Example Domain ['https://www.iana.org/domains/example']


## Extracting Data

- Tags: `soup.find("h1")`, `soup.find_all("p")`
- Attributes: `element["src"]`, `element.get("href")`
- CSS selectors: `soup.select("div.article h2")`

## Handling Tables

`import pandas as pd`

`df = pd.read_html(response.text)[0]`

## Dynamic Websites

- Many sites use JavaScript to load data.
- Use:
    - selenium → Automates a browser to wait for content to load.
    - requests_html / playwright → For JavaScript rendering.
    - Or directly hit the API endpoint (preferred if available).

## Storing Scraped Data

- CSV: `df.to_csv("output.csv", index=False)`
- JSON: `json.dump(data, f)`
- Database: `sqlite3`, `SQLAlchemy`, or `MongoDB`.
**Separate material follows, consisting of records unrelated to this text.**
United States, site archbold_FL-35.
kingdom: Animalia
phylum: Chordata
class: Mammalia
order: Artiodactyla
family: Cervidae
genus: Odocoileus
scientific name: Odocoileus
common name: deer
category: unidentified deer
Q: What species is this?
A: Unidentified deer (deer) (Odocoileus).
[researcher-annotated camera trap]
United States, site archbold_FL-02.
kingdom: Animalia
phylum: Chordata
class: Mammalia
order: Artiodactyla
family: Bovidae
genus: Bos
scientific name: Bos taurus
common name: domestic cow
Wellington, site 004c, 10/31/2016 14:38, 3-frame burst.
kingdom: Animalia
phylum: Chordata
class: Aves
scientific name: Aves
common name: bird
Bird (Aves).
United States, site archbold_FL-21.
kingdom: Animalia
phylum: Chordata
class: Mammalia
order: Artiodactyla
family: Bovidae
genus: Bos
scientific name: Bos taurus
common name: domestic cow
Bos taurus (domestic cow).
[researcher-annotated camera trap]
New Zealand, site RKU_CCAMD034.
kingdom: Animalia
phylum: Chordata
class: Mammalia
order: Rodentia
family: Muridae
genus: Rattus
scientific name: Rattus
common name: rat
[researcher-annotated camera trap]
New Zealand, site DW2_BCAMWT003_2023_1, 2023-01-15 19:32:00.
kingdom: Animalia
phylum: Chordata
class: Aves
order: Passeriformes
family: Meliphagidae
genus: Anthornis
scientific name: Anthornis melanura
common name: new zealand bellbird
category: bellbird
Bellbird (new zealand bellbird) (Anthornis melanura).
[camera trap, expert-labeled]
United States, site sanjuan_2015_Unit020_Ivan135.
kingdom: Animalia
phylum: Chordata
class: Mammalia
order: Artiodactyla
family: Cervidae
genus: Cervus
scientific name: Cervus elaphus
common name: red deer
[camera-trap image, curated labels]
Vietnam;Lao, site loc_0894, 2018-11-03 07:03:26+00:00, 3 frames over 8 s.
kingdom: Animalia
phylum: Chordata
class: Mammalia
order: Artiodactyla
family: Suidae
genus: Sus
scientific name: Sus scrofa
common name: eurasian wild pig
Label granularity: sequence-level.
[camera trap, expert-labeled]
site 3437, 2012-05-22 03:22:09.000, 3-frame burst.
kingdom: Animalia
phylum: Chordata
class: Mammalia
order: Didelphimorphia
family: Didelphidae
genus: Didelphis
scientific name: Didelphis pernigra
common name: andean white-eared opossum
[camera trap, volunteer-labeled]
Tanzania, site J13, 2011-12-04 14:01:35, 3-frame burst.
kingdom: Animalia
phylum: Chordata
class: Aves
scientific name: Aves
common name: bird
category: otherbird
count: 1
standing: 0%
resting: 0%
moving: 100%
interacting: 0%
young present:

## Ethical & Legal Considerations

- Check robots.txt before scraping (`https://example.com/robots.txt`).
- Do not overload servers → use `time.sleep()` or rate limiting.
- Respect copyright and terms of service.
- Prefer official APIs when available.

## Challenges in Web Scraping

- Dynamic content (needs JavaScript rendering).
- Captcha / Anti-bot systems.
- Frequent site changes (your scraper may break).
- IP blocking (solution: proxies, rotating headers).

# ✅ Summary:

Web scraping is a critical data collection skill in data science. The workflow involves **requesting → parsing → extracting → storing** data. Use `requests + BeautifulSoup` for static sites, and `selenium` or API calls for dynamic sites. Always respect ethics and legality.